A few weeks ago I built a small raised bed on my vegetable plot. Although I have well-drained sandy soil, which should be good for growing fast-maturing crops I struggle to get salad leaves to germinate well early in the year. I also have problems with root crops such as radishes and carrots; they often get nibbled and germination is poor; maybe because the surface of the soil dries out after sowing. So I built a small raised bed by WoodblocX. This is their smallest kit which is sold as a herb bed; a sturdy well-designed system that is really built to last.
I filled the bed with multi-purpose growing medium containing loam; a medium that is suitable for seed sowing, some are not. I am really pleased with the results; germination is really good and I’ve harvested plenty of radishes. As soon as I started to sow I wish I had gone for a larger kit at the outset. Rule number one: always go for the largest raised bed you can accommodate or afford, you will never have enough space for what you want to grow. Rule number two: site the bed in an open sunny position; nearly all vegetable crops grow best with at least four hours of direct light during the day, ideally more.
I sowed a row of Lettuce ‘Red Little Gem’, a red-leaved form of the popular dense-headed little cos lettuce.
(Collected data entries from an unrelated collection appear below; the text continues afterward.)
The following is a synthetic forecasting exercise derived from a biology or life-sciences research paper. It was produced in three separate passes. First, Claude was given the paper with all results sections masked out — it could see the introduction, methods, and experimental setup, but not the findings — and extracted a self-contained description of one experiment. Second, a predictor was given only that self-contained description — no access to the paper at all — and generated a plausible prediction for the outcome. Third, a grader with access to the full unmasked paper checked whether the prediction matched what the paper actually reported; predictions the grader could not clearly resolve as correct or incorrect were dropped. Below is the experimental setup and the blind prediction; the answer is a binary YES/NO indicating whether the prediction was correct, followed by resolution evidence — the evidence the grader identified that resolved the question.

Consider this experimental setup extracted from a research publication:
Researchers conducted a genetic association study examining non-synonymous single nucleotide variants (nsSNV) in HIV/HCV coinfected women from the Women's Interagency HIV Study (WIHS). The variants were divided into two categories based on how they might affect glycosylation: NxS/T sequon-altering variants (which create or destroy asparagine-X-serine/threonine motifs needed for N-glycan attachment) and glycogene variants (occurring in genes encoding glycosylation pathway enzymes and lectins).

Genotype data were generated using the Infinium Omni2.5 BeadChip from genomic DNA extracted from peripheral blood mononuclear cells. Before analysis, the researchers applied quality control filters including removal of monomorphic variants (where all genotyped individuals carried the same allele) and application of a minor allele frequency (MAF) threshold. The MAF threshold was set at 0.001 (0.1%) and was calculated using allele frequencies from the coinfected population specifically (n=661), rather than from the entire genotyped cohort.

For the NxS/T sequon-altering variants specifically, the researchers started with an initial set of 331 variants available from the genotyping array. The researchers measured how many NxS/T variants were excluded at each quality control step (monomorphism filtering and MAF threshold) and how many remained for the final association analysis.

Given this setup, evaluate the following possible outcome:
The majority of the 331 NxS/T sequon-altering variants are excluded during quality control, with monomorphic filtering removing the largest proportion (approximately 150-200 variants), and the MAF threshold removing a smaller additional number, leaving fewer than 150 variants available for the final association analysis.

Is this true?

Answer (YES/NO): NO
I had intended to transplant these to space them when the radishes were harvested, I can also plant some out on the vegetable plot. Although I sowed thinly I know I’ve got too many plants and the radishes won’t all be used by the time I need to transplant the lettuces. I warn people about oversowing, but can still make the same mistake myself. If you cover a small coin with a single layer of lettuce seeds, that’s about 100 – 200 lettuce seeds. Before you sow ask yourself: “are ever likely to need that many lettuces all ready at the same time?”
In a small raised bed like the WoodblocX herb bed there is a lot to say for starting with plants; either ones you have bought or ones you have started in cell trays or pots, that way you have the right number at the outset. That’s what I did with parsley; I bought a couple of plants and planted them in a corner. Growing them in the raised bed keeps the foliage clean and avoids all that gritty soil getting caught up in the leaves; often a problem with curly parsley. Ideally buy plants from a garden centre or nursery, however you could plant out pots of parley bought from the supermarket as long as they are in good condition.
My carrots have germinated well and are growing away nicely, certainly much better than they would have if sown in the ground. Carrots take time and I don’t imagine I will be harvesting any before midsummer; however I’m looking forward to having some decent ones fresh from the garden.
WoodblocX will be exhibiting at RHS Chelsea Flower Show and at RHS Hampton Court Flower Show in the summer. More and more visitors to these major flower shows go to look at equipment and accessories that they can use in their own gardens, as well as to see the floral exhibits and show gardens. With continuing interest in grow-your-own raised bed systems and other ways of growing fruit and vegetables in gardens of all sizes is high on the agenda of many people.
The great thing about the WoodblocX system is its versatility and appearance. In small gardens, where everything is very visible a raised bed needs to look good as well as being productive. If it can have another function as well then so much the better: WoodblocX can be used to build retaining walls, ponds, seats, steps and a host of other landscaping features. This seat incorporates raised beds that can be used to grow a variety of herbs, flowers and vegetables. I certainly makes a nice place to sit amongst fragrant foliage and blooms.
WoodblocX offer a whole range of different kits or you can design your own and buy the components to build it. Check out their website for details and lots of information about the system. If you are visiting any flower shows this summer take a look at what’s around and what’s new in the world of gardening. Even at shows like RHS Chelsea it’s not all about expensive garden furniture and extravagant garden buildings. There are lots of great ideas to help all gardeners get the best from their gardens.